The World Health Organization (WHO) warned about the bad diet of Europeans, which contains too much salt, sugar and trans-fatty acids and causes cardiovascular diseases, cancer, respiratory diseases and diabetes, together accounting for 77% of all diseases and almost 86% of premature mortality.
Once considered a high-income country problem, overweight and obesity are now on the rise in low- and middle-income countries, particularly in urban settings. In developing countries with emerging economies the rate of increase of childhood obesity has been more than 30% higher than that of developed countries.
Therefore, Martin Seychell, Deputy Director General for Health and Food in the European Commission, on 16 February, during the WHO Better Food for Better Health workshop, expressed his concern about how socio-economic inequalities directly affect health, as healthy food is often very expensive and “consumers cannot buy what they can’t afford”. He said, the EU’s intention was to put more focus on the nutritional quality of cheaper foods in order to tackle that problem.

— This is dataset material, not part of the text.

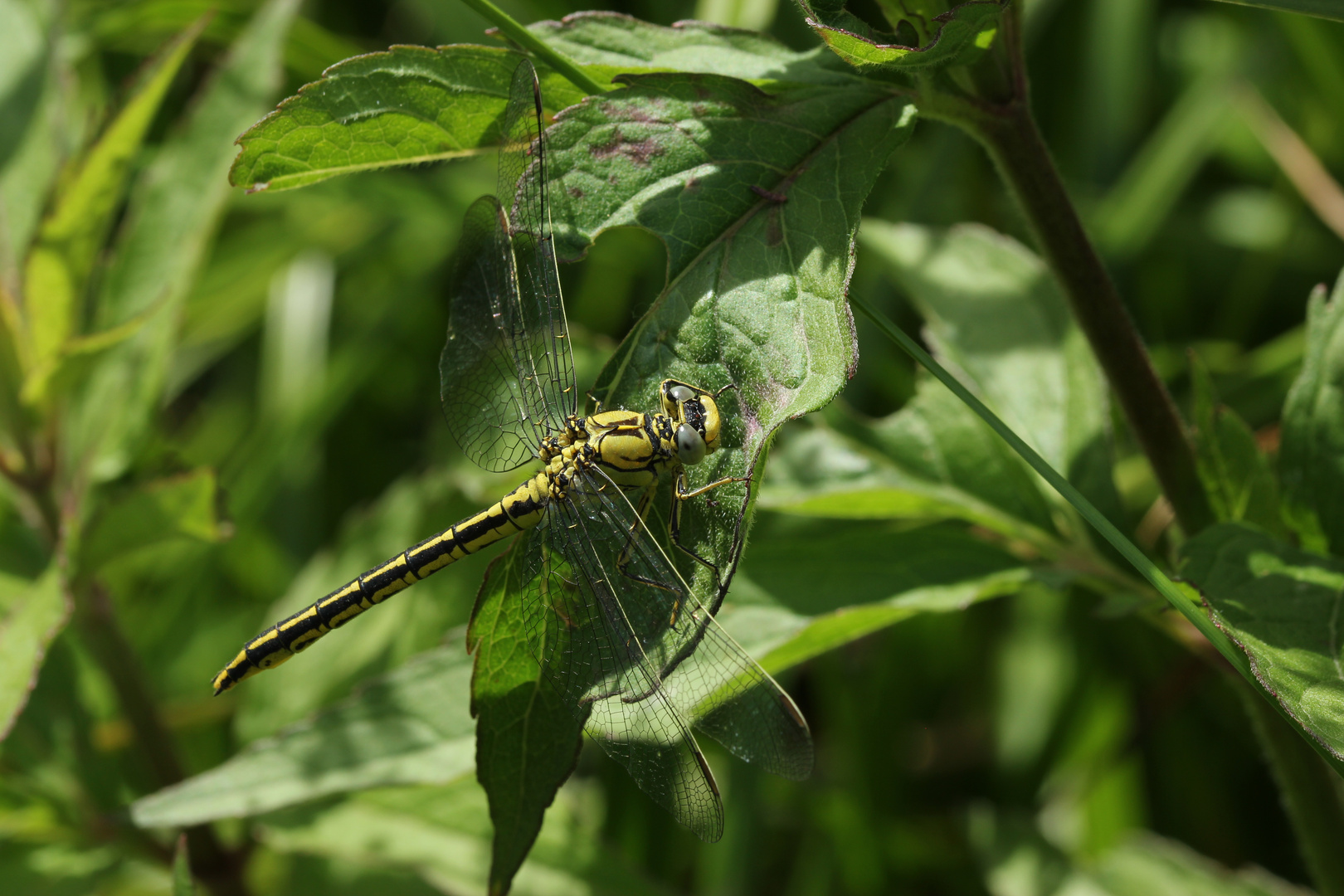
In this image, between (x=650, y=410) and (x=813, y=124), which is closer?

Improving diets by changing the composition of processed foods, food reformulation, is an important means to help reduce the prevalence of nutrition- and diet-related diseases. It is widely agreed that the food industry is a key stakeholder, which can highly contribute to promoting a healthier society, through innovation and the standardisation of products around Europe.
Moreover, Seychell believes there is room for further policy regulation in food labeling and reformulation because “clearly we should not see unhealthy diets just as a health issue. They are certainly crucial public health issues but they are also core economic and social issues and they should be seen as such”.
According to the WHO, obesity and related diseases are largely preventable by making the healthier choice of foods and regular physical activity the easiest choice, because more accessible, available and affordable. If individuals are undeniably responsible of their consumption, consumer associations emphasis on the fact that not every choice is a free choice.
Consequently, Ilaria Passarani, Head of the Food and Health Department of the European Consumer Organisation (BEUC), called for better labeling of healthy products and control of online advertisement for children for instance. In addition, she asked industries to be more consistent as some industries develop low-in-salt categories, while increasing the overall level of salt in their products.